The airplane steering wheel is cool in theory but I don't think it'll make production. Too impractical and not having a full wheel to grab is going to cause issues for most drivers. Can you imagine drivers trying to grab the wheel and missing when trying to take over from autopilot in an emergency situation.
This thread deserved to be bumped back to the front page because there are a plethora of tiny details in these videos you can't get anywhere else.
The last video has a half decent low shot of the door openings and floor as you get in.
No one is even talking about the blade heating/cooling system which appears to be a line in the dash behind the monitor.
In several videos they point the camera out the back window. Then look at the sides of the inside of the bed, the LED lighting reveals the reflection of the tailgate's rails. The reflections appear bent because of some wheel arch intrusion. The sides of the inside of the bed are not completely flat.
HAHA! I FOUND A CURVED SURFACE! It's in the first video at the 3:00 mark.
Maybe its the reflection of the lights on the other side of the bed, mixed with the reflection of those same lights off the floor of the bed.
But it still looks curved to me.
In the first video I posted (in post #7) at the 6:36 mark, right before he moves the camera away, there is an orange light from outside the truck that is reflected. There is a clearly defined edge to the reflection.
I'm telling you, THAT panel on THAT prototype truck, is bent. There is no other explanation.
The inside of the door pillars certainly looks stamped. I guess that's a different grade of stainless.
It's only the three millimeter thick of 30? grade steel that can't be stamped. They are keeping the exact grade of stainless used in the body a trade secret for now. Three millimeters is some THICK steel.
I agree. It appears bent but the video is taken through the rear window.
"Snell's law (also known as Snell-Descartes law and the law of refraction) is a formula used to describe the relationship between the angles of incidence and refraction, when referring to light or other waves passing through a boundary between two different isotropicmedia, such as water, glass, or air."
I do not wish to do this to you, but...
In some other forums I use the name "Optic Delusion", because my father is an optician and as a youngster I received training to become an optician, but i never got into the family business because by that time the big box stores had monopolized the optician business and negated my training's usefulness. For a short while I was a professional optician. An optician makes lenses.

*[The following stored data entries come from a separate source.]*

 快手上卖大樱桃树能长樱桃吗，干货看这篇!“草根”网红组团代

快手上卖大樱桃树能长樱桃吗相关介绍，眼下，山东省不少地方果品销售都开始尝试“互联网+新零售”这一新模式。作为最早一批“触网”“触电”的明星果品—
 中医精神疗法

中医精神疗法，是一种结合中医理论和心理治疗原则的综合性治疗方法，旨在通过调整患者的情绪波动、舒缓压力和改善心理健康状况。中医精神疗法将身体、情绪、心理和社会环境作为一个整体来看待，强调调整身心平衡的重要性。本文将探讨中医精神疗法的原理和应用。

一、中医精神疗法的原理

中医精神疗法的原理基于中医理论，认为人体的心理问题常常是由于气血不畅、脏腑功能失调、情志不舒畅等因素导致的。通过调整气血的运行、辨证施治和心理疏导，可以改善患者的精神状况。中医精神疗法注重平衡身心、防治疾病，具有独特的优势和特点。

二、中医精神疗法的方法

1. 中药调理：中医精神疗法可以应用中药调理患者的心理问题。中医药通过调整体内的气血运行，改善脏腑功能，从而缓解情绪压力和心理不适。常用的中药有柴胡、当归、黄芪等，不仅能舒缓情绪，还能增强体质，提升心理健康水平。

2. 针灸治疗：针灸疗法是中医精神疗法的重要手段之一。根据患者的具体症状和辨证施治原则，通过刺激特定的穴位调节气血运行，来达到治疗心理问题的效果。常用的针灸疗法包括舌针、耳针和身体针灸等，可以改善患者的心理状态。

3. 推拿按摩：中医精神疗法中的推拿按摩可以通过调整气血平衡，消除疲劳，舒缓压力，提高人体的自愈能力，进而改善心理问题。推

You want proof? This is from 2006. https://forums.bzflag.org/viewtopic.php?f=5&t=4227&start=150#p65184
In the videos above, the air-glass-air boundary is indeed producing some refraction, but everything is refracted in the exact same manner. This will not produce the appearance of some metal being bent while other parts are straight, unless of course the glass is bent or of varying thickness and acting as a lens.
My semi-professional opinion is that the law of refraction does not describe the reflections seen above.
Are you saying the glass is bent or of varying thickness?
I have heard the exoskeleton is cold rolled steel. The inner structure is not hardened steel and you can see evidence of this in the door frames. The internal structure can be stamped and is part of the safety of the CT. As the structure crumples in an accident it work hardens a absorbs the energy. This piece could be part of the structure.
Let's not forget about the power of heat and what that can do to an optically flat piece of steel.
Warping is common when flat panels are welded together. A trained welder can straighten warped metal with heat. We do it at work, and it's amazing what can be accomplished with a torch and rosebud tip. I'm sure they can produce very good results when the CT is in production, but seam welding joints will warp a flat panel.
I suspect the interior of the bed is not the 30X cold rolled stainless steel. Maybe it will be in production models, or it was in the prototype pictured above, but I agree there is panel warping in the videos, albeit pretty minor. Time will tell as to how good the final production models will be.
@Saskateam is right, there will be stamped pieces used on this truck. Inner door panels, dash supports, suspension weldments, etc. I really hope they all are made of some type of stainless steel, but chances are they will not. Although the exo-skeleton might not rust, the inner door panels may well rust away over time, in-spite of the doors exterior panel.